- _Data records_
+ + + + + + +
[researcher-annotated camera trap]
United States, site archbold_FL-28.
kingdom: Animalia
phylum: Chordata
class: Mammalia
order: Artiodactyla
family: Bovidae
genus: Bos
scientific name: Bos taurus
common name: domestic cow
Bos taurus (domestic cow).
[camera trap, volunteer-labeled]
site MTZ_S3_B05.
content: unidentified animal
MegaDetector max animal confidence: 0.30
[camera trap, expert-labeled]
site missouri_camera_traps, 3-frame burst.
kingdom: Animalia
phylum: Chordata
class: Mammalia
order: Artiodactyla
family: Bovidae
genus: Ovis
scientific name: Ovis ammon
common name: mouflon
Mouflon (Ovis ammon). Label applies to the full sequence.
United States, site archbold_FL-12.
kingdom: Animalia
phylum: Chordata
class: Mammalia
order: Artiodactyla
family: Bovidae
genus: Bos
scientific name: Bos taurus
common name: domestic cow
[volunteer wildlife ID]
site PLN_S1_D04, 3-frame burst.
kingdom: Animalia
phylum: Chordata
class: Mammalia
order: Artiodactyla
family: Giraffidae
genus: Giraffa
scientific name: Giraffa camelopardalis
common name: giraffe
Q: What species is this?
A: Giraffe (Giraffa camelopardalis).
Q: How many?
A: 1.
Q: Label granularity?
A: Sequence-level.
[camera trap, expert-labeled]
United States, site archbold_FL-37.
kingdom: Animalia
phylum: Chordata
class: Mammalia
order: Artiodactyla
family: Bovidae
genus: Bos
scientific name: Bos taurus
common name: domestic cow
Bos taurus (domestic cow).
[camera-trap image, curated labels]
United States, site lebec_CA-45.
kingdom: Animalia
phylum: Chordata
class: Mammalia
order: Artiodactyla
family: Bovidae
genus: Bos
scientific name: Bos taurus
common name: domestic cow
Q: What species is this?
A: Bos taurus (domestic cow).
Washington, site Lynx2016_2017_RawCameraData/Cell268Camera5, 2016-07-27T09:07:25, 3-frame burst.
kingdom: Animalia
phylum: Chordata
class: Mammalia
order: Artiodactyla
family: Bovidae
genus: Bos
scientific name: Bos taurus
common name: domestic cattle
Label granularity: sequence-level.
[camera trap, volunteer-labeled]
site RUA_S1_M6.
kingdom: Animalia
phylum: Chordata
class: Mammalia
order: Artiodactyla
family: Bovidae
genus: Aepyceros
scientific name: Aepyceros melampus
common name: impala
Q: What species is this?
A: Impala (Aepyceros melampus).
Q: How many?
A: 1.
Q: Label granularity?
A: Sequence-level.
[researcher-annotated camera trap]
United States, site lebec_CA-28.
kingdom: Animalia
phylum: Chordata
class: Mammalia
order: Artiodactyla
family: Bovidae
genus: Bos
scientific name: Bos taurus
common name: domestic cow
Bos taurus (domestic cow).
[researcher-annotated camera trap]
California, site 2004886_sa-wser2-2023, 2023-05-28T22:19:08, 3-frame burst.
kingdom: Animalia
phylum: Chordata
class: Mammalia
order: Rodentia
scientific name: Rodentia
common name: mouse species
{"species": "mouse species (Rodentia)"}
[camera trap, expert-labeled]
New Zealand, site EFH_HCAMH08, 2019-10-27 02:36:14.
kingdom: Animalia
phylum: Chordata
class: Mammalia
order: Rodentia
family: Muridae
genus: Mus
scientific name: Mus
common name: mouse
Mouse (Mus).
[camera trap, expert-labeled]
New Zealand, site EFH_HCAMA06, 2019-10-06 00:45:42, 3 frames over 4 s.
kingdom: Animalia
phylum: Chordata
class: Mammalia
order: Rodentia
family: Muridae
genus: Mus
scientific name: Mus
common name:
+ + + + + + +
- _Try it_
From the first line of the listing above through the line that contains "genus: Aepyceros", set down each line without alteration, and nothing else.

- _Exercise response_
[researcher-annotated camera trap]
United States, site archbold_FL-28.
kingdom: Animalia
phylum: Chordata
class: Mammalia
order: Artiodactyla
family: Bovidae
genus: Bos
scientific name: Bos taurus
common name: domestic cow
Bos taurus (domestic cow).
[camera trap, volunteer-labeled]
site MTZ_S3_B05.
content: unidentified animal
MegaDetector max animal confidence: 0.30
[camera trap, expert-labeled]
site missouri_camera_traps, 3-frame burst.
kingdom: Animalia
phylum: Chordata
class: Mammalia
order: Artiodactyla
family: Bovidae
genus: Ovis
scientific name: Ovis ammon
common name: mouflon
Mouflon (Ovis ammon). Label applies to the full sequence.
United States, site archbold_FL-12.
kingdom: Animalia
phylum: Chordata
class: Mammalia
order: Artiodactyla
family: Bovidae
genus: Bos
scientific name: Bos taurus
common name: domestic cow
[volunteer wildlife ID]
site PLN_S1_D04, 3-frame burst.
kingdom: Animalia
phylum: Chordata
class: Mammalia
order: Artiodactyla
family: Giraffidae
genus: Giraffa
scientific name: Giraffa camelopardalis
common name: giraffe
Q: What species is this?
A: Giraffe (Giraffa camelopardalis).
Q: How many?
A: 1.
Q: Label granularity?
A: Sequence-level.
[camera trap, expert-labeled]
United States, site archbold_FL-37.
kingdom: Animalia
phylum: Chordata
class: Mammalia
order: Artiodactyla
family: Bovidae
genus: Bos
scientific name: Bos taurus
common name: domestic cow
Bos taurus (domestic cow).
[camera-trap image, curated labels]
United States, site lebec_CA-45.
kingdom: Animalia
phylum: Chordata
class: Mammalia
order: Artiodactyla
family: Bovidae
genus: Bos
scientific name: Bos taurus
common name: domestic cow
Q: What species is this?
A: Bos taurus (domestic cow).
Washington, site Lynx2016_2017_RawCameraData/Cell268Camera5, 2016-07-27T09:07:25, 3-frame burst.
kingdom: Animalia
phylum: Chordata
class: Mammalia
order: Artiodactyla
family: Bovidae
genus: Bos
scientific name: Bos taurus
common name: domestic cattle
Label granularity: sequence-level.
[camera trap, volunteer-labeled]
site RUA_S1_M6.
kingdom: Animalia
phylum: Chordata
class: Mammalia
order: Artiodactyla
family: Bovidae
genus: Aepyceros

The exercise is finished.